Look through the entries below and copy exactly the part that begins with the line containing "Памучен комплект за момиче Памучен" and ends with the line containing "Calvin Klein Jeans". Do not copy the pictures.

╔══

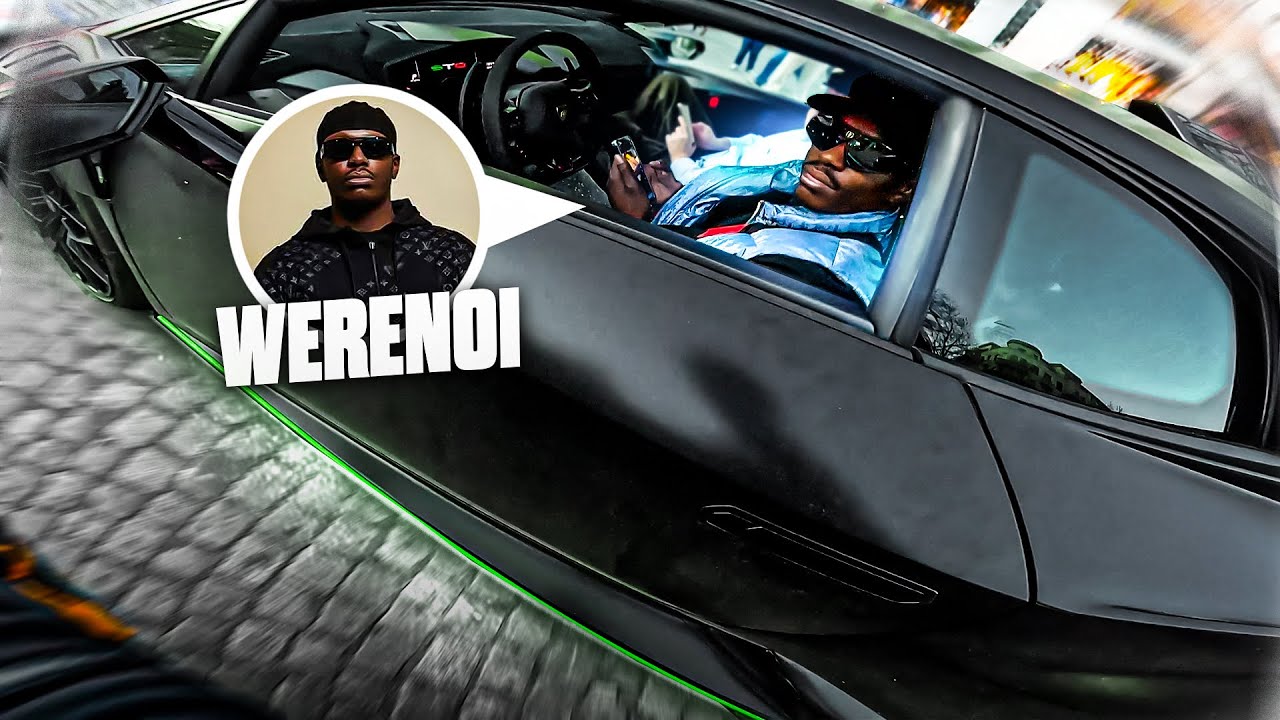 RENCONTRE IMPROBABLE &Agrave; PARIS !! 😨 Werenoi en LAMBORGHINI STO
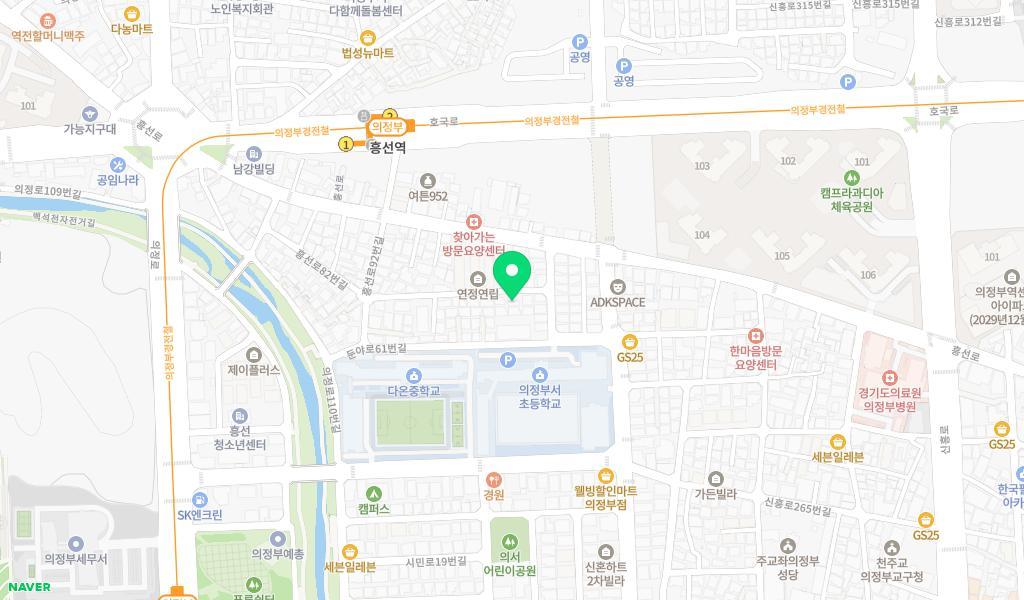 가능어린이집 위치 지도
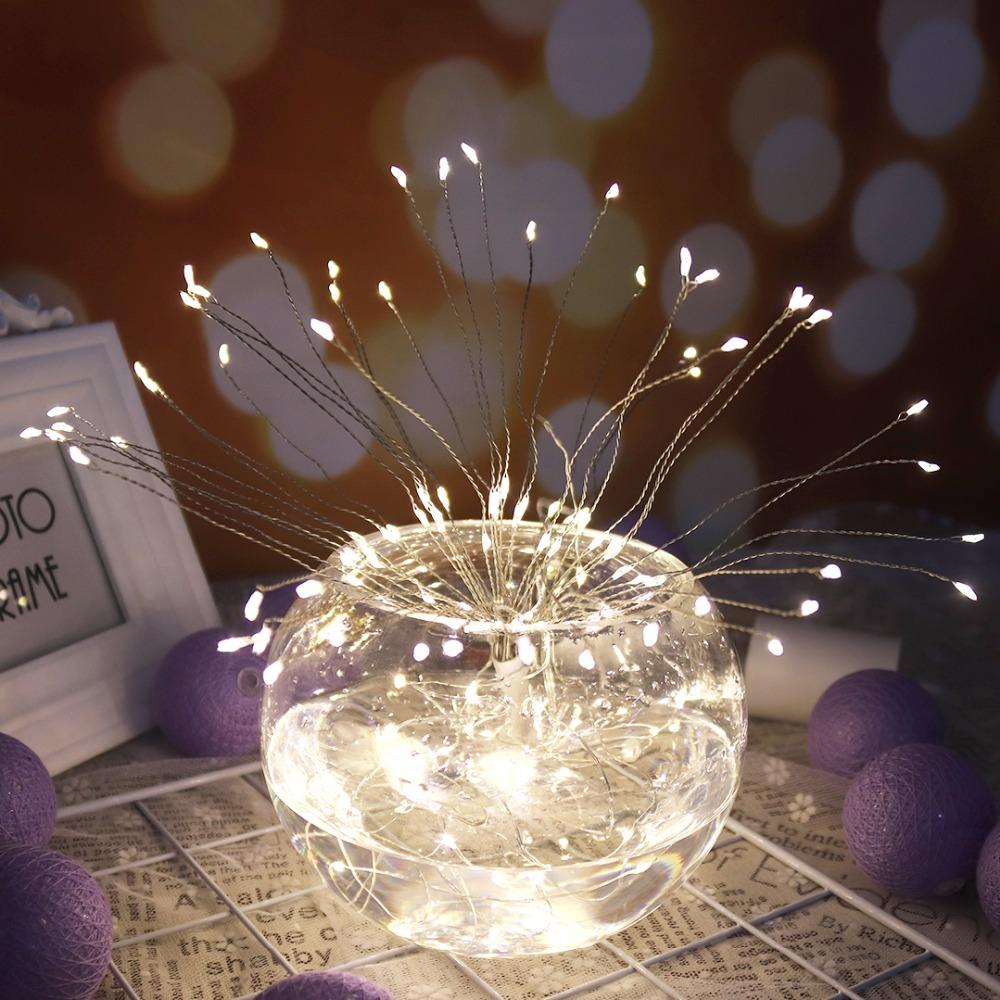 Sandsberg | Feuerwerks-Urlaubslicht - Lichterkette Außen Weihnachtsgirlande für Garten, Bistro, Partyddekoration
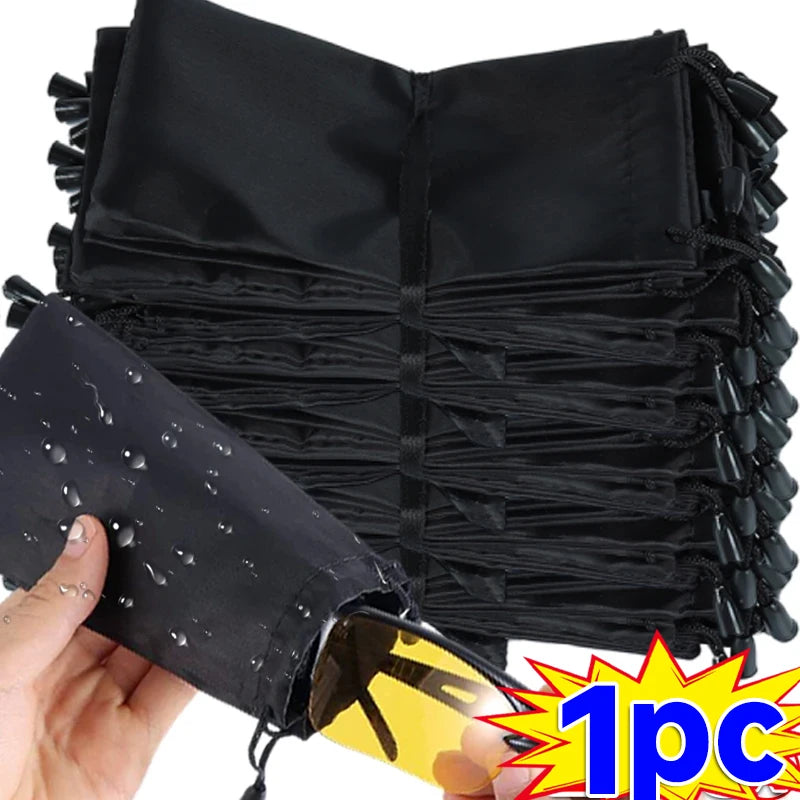 1/100pcs Portable Soft Cloth Sunglasses Bag – Waterproof Microfiber Dust Pouch Eyewear Storage Case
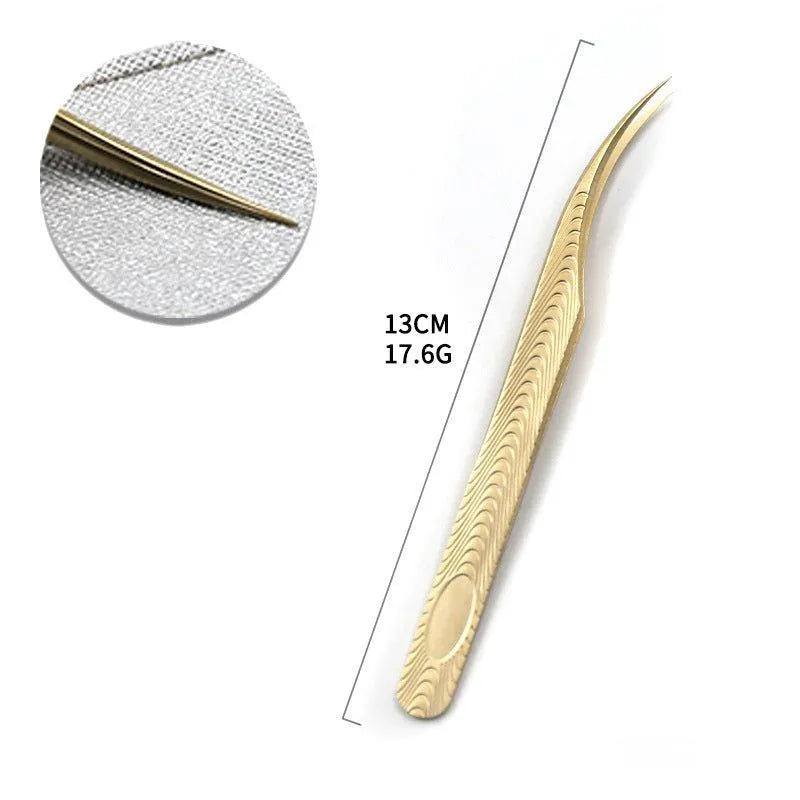 LG-06 Gold Isolation Tweezer for professional lash extension use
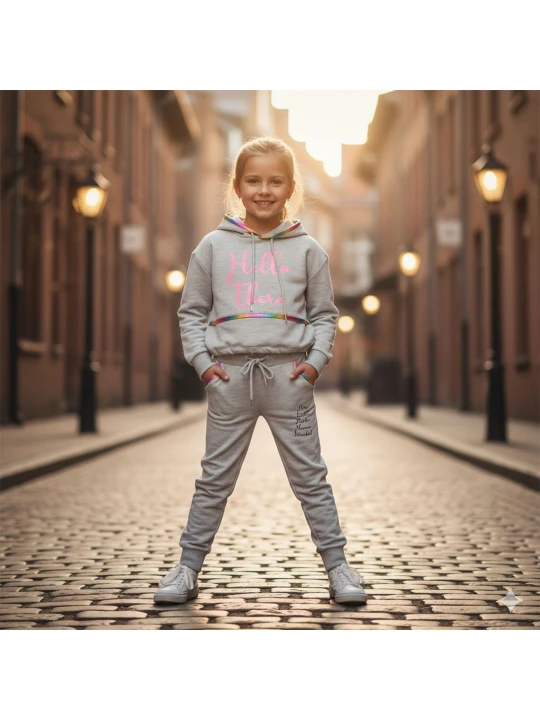 Памучен комплект за момиче Памучен комплект за момиче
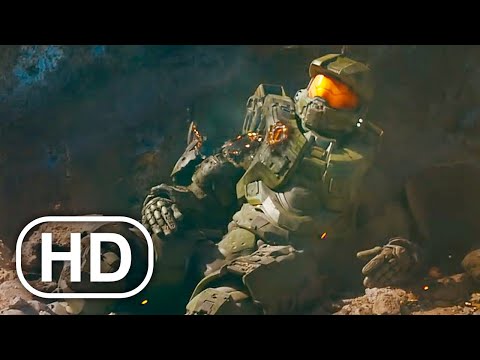 Master Chief Death Scene 4K ULTRA HD - Halo Cinematic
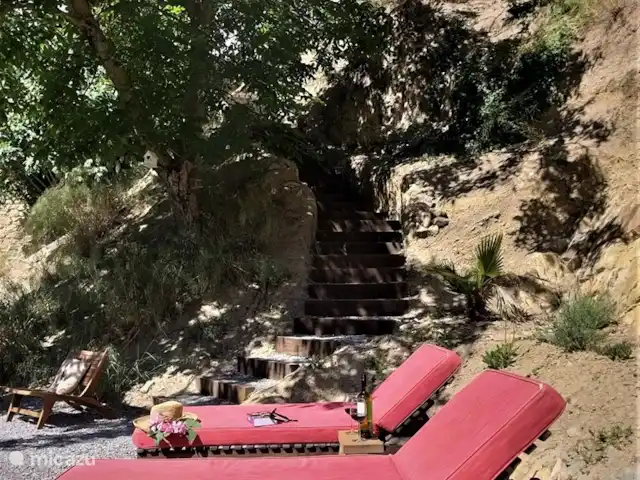 Maison de vacances Molino Mairena | Espagne, Andalousie, Montefrio - maison de vacances Terrasse jardin avec transats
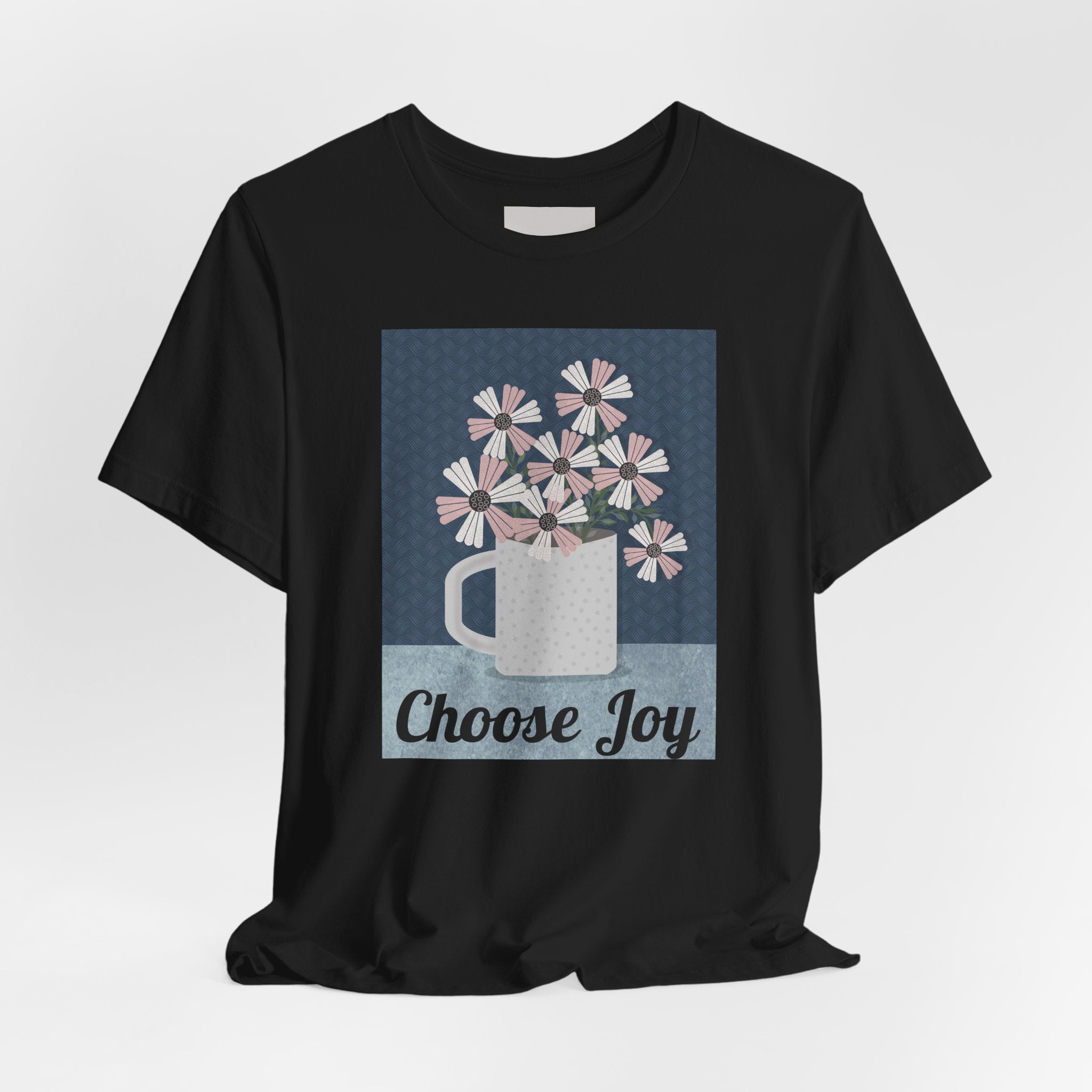 Choose Joy Floral Tee — Inspirational Graphic T‑Shirt
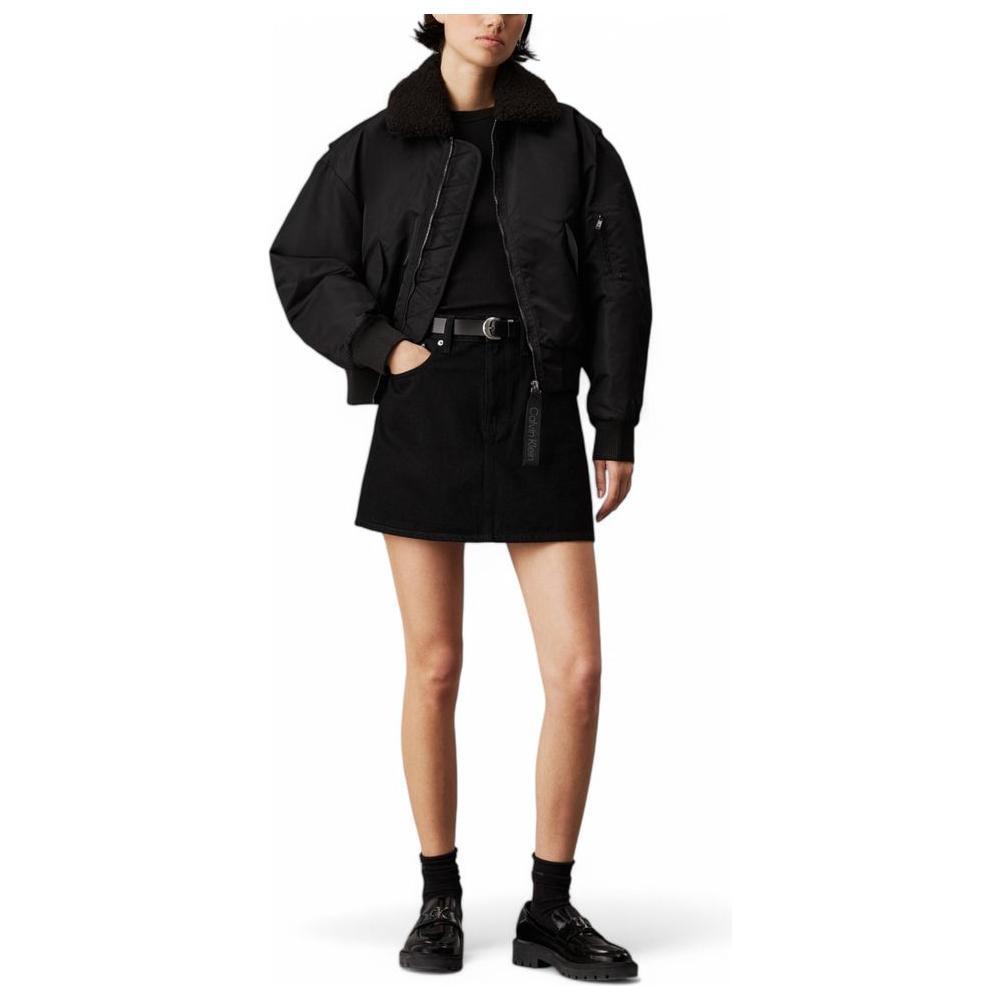 Calvin Klein Jeans Black Polyester Jackets & Coat CA-16503600009-IT40|S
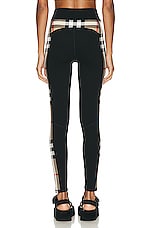 Burberry Athleisure Legging in Black, view 4, click to view large image.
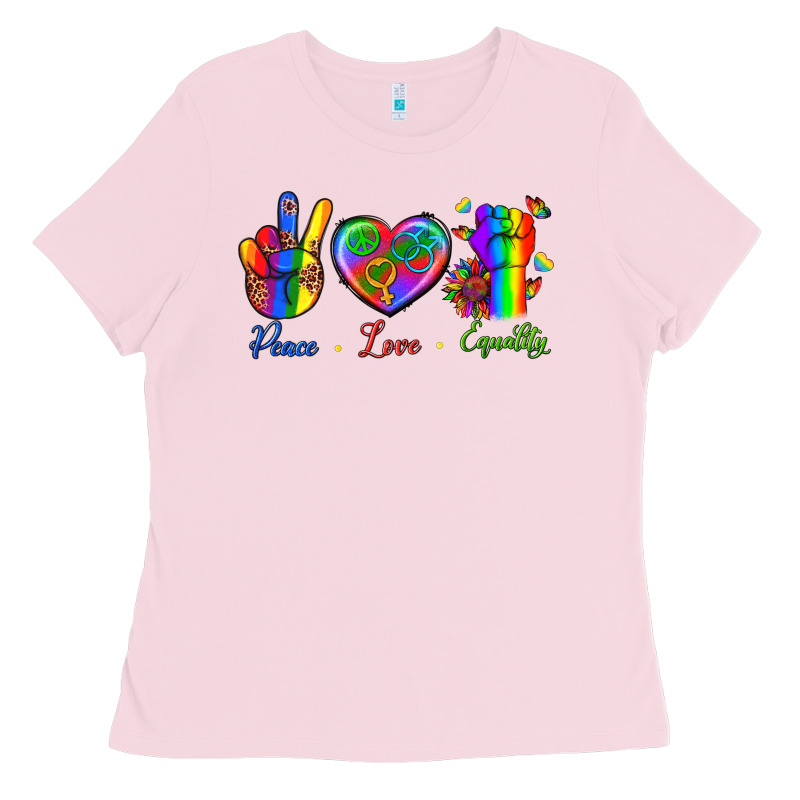 Peace Love Equality Ladies Tee by BundleAndBundleShop | Teevron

╚══

Exercise output
 Памучен комплект за момиче Памучен комплект за момиче
 Master Chief Death Scene 4K ULTRA HD - Halo Cinematic
 Maison de vacances Molino Mairena | Espagne, Andalousie, Montefrio - maison de vacances Terrasse jardin avec transats
 Choose Joy Floral Tee — Inspirational Graphic T‑Shirt
 Calvin Klein Jeans Black Polyester Jackets & Coat CA-16503600009-IT40|S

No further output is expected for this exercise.